◆ TEXT SECTION ◆
----
CycleCloud Slurm 3.0
Slurm scheduler support was rewritten as part of the CycleCloud 8.4.0 release. Key features include:
- Support for dynamic nodes, and dynamic partitions via dynamic nodearays, supporting both single and multiple VM sizes
- New slurm versions 23.02 and 22.05.8
- Cost reporting via
azslurm
CLI azslurm
cli based autoscaler- Ubuntu 20 support
- Removed need for topology plugin, and therefore also any submit plugin
Slurm Clusters in CycleCloud versions < 8.4.0
See Transitioning from 2.7 to 3.0 for more information.
Making Cluster Changes
The Slurm cluster deployed in CycleCloud contains a cli called azslurm
to facilitate making changes to the cluster. After making any changes to the cluster, run the following command as root on the Slurm scheduler node to rebuild the azure.conf
and update the nodes in the cluster:
$ sudo -i
# azslurm scale
This should create the partitions with the correct number of nodes, the proper gres.conf
and restart the slurmctld
.
No longer pre-creating execute nodes
As of version 3.0.0 of the CycleCloud Slurm project, we are no longer pre-creating the nodes in CycleCloud. Nodes are created when azslurm resume
is invoked, or by manually creating them in CycleCloud via CLI.
Creating additional partitions
The default template that ships with Azure CycleCloud has three partitions (hpc
, htc
and dynamic
), and you can define custom nodearrays that map directly to Slurm partitions. For example, to create a GPU partition, add the following section to your cluster template:
[[nodearray gpu]]
MachineType = $GPUMachineType
ImageName = $GPUImageName
MaxCoreCount = $MaxGPUExecuteCoreCount
Interruptible = $GPUUseLowPrio
AdditionalClusterInitSpecs = $ExecuteClusterInitSpecs
[[[configuration]]]
slurm.autoscale = true
# Set to true if nodes are used for tightly-coupled multi-node jobs
slurm.hpc = false
[[[cluster-init cyclecloud/slurm:execute:3.0.1]]]
[[[network-interface eth0]]]
AssociatePublicIpAddress = $ExecuteNodesPublic
Dynamic Partitions
As of 3.0.1
, we support dynamic partitions. You can make a nodearray
map to a dynamic partition by adding the following.
----
◆ RECORDED INFORMATION ◆

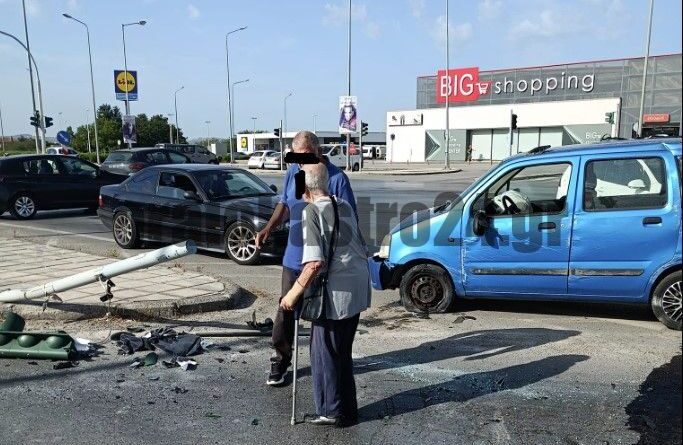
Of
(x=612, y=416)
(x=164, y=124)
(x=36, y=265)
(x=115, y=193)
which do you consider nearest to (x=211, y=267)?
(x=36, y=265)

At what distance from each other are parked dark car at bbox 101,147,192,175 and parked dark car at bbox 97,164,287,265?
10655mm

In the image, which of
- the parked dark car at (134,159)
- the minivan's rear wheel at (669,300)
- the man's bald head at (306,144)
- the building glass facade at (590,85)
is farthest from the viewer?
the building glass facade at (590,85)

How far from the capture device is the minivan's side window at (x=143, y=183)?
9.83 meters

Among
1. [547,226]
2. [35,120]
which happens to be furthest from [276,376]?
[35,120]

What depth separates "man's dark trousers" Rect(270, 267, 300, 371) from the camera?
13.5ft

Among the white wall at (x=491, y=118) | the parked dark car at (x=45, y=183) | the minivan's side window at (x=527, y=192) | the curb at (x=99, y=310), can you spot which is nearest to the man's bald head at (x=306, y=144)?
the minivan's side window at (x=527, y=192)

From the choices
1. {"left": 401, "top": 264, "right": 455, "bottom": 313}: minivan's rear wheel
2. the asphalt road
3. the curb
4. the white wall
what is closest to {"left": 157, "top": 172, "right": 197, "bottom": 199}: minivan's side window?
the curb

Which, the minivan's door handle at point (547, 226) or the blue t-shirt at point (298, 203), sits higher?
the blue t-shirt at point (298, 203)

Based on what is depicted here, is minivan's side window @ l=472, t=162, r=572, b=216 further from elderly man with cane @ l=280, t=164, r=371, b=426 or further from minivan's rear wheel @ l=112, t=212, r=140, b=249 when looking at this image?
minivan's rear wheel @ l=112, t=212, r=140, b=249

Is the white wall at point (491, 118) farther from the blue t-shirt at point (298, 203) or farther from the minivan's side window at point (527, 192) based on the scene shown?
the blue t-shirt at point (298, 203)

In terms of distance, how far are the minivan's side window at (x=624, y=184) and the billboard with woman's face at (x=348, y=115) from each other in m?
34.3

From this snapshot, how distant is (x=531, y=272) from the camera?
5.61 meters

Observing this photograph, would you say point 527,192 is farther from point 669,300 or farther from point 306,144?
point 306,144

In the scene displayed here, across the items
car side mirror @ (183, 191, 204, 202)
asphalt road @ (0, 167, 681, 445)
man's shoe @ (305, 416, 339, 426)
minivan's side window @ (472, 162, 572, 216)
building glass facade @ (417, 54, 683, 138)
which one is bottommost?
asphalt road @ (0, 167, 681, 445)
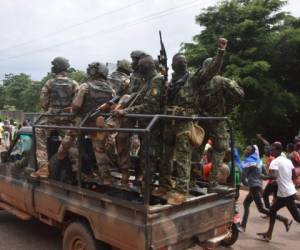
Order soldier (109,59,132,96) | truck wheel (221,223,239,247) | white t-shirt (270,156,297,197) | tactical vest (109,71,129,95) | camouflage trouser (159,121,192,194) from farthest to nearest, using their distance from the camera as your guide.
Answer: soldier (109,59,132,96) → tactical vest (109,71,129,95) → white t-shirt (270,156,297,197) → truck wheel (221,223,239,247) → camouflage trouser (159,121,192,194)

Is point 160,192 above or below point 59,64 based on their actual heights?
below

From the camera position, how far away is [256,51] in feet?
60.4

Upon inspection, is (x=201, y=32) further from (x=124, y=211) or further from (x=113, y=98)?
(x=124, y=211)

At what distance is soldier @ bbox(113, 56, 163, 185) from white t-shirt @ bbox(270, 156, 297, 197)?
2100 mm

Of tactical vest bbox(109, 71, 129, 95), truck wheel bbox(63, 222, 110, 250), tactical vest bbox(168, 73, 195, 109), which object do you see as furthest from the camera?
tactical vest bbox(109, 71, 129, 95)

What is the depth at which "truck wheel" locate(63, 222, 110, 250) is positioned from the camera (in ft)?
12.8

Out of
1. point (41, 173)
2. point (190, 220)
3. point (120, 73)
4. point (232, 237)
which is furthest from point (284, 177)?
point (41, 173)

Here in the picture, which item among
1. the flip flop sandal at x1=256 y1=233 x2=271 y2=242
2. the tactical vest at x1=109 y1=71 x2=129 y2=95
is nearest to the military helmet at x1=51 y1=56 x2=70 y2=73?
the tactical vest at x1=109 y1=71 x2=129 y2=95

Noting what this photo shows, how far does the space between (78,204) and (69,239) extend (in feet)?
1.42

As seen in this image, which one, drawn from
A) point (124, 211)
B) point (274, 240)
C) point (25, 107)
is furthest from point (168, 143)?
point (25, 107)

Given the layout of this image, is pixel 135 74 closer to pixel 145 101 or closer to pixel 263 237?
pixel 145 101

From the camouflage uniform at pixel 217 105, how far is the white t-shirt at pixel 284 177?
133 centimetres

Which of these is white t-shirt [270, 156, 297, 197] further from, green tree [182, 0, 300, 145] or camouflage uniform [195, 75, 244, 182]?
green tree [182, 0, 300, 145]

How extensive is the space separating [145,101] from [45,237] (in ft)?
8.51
----
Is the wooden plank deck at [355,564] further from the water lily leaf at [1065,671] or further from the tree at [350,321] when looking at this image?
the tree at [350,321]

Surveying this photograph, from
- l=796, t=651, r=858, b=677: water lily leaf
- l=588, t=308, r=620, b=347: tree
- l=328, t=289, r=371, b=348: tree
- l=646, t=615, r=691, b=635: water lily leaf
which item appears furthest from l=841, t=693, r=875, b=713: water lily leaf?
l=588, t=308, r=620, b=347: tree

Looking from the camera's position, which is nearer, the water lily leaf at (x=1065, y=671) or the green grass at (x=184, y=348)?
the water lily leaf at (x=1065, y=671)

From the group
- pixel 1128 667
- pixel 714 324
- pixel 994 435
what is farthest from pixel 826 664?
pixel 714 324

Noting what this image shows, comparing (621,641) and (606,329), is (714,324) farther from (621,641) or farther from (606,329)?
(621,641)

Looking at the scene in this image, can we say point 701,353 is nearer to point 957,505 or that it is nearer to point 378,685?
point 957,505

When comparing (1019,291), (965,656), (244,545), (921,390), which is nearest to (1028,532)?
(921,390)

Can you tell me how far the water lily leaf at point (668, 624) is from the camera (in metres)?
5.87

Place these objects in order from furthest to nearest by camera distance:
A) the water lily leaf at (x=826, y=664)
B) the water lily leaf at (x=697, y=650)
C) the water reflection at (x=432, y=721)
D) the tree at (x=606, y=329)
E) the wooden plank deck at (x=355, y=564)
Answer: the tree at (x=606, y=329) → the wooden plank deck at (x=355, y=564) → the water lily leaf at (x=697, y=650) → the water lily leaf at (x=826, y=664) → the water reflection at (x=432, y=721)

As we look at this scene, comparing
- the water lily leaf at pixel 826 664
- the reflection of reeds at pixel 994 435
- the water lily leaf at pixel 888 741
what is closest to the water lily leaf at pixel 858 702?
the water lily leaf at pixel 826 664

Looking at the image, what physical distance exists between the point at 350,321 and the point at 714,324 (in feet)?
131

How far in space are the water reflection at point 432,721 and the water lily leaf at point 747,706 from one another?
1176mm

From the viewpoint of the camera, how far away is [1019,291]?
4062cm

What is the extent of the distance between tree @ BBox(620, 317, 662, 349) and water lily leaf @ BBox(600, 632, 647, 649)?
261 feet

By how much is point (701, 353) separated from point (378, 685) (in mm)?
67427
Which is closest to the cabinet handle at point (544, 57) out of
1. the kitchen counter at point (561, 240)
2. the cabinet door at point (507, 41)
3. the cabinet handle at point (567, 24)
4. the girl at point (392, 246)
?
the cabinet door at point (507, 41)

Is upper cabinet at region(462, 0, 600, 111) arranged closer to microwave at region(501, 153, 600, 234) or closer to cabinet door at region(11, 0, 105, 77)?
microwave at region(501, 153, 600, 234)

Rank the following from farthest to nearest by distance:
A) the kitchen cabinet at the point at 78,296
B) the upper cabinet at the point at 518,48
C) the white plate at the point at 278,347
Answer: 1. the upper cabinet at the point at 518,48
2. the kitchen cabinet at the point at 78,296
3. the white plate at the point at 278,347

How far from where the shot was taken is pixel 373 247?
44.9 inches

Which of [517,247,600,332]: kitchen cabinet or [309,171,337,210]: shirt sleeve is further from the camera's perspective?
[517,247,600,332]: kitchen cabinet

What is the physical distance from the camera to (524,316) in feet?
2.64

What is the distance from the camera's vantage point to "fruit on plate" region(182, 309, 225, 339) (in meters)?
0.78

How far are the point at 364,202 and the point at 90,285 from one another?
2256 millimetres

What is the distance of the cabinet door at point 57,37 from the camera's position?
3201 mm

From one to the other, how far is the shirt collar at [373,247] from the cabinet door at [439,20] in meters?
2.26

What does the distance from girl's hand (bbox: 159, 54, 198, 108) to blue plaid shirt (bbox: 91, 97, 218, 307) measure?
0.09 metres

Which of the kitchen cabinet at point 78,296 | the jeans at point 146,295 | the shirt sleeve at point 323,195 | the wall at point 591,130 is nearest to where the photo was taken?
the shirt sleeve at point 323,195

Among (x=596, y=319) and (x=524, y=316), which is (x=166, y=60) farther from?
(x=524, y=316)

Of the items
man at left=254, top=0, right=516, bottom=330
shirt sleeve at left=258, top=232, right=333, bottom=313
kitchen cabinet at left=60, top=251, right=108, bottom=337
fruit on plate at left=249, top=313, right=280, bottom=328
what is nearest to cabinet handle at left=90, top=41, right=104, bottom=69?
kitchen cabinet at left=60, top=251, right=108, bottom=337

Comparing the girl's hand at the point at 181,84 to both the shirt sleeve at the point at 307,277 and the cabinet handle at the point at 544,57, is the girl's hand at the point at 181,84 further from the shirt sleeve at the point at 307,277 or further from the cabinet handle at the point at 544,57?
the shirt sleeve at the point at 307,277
----
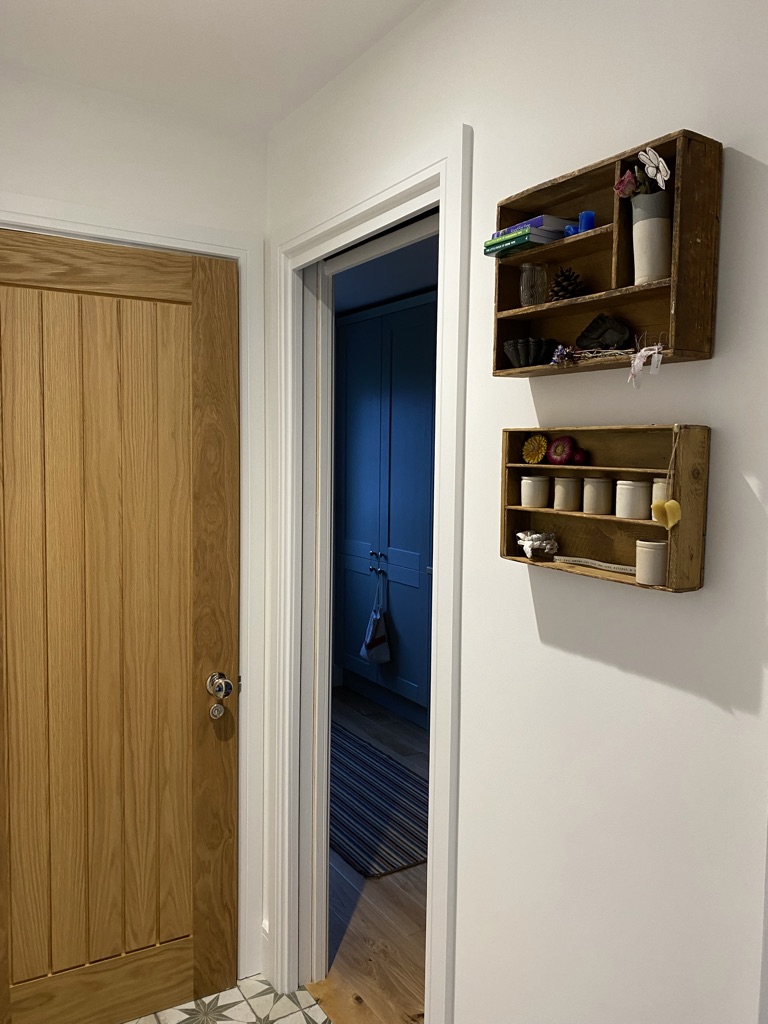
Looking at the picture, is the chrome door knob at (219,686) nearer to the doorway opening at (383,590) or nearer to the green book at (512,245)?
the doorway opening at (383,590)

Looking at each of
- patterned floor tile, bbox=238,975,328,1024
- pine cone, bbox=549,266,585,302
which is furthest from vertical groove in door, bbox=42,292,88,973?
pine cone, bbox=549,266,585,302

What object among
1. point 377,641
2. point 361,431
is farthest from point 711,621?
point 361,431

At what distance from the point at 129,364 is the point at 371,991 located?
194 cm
----
◆ DIRECTIONS ◆
- A) According to the CycleCloud Slurm text, why should azslurm scale be run as root on the scheduler node after any change to the cluster? Answer in one to three sentences.
- B) Extend the CycleCloud Slurm text, starting right after its last sentence, which introduces how to map a nodearray to a dynamic partition.

◆ ANSWERS FOR THE TASKS ◆
- A) Running it rebuilds the azure.conf file and updates the nodes in the cluster. It should also create the partitions with the correct number of nodes, produce the proper gres.conf, and restart slurmctld.

- B)
Note that myfeature
could be any desired Feature description. It can also be more than one feature, separated by a comma.
[[[configuration]]]
slurm.autoscale = true
# Set to true if nodes are used for tightly-coupled multi-node jobs
slurm.hpc = false
# This is the minimum, but see slurmd --help and [slurm.conf](https://slurm.schedmd.com/slurm.conf.html) for more information.
slurm.dynamic_config := "-Z --conf \"Feature=myfeature\""
This will generate a dynamic partition like the following
# Creating dynamic nodeset and partition using slurm.dynamic_config=-Z --conf "Feature=myfeature"
Nodeset=mydynamicns Feature=myfeature
PartitionName=mydynamicpart Nodes=mydynamicns
Using Dynamic Partitions to Autoscale
By default, we define no nodes in the dynamic partition. Instead, you can start nodes via CycleCloud or by manually invoking azslurm resume
and they will join the cluster with whatever name you picked. However, Slurm does not know about these nodes so it can not autoscale them up.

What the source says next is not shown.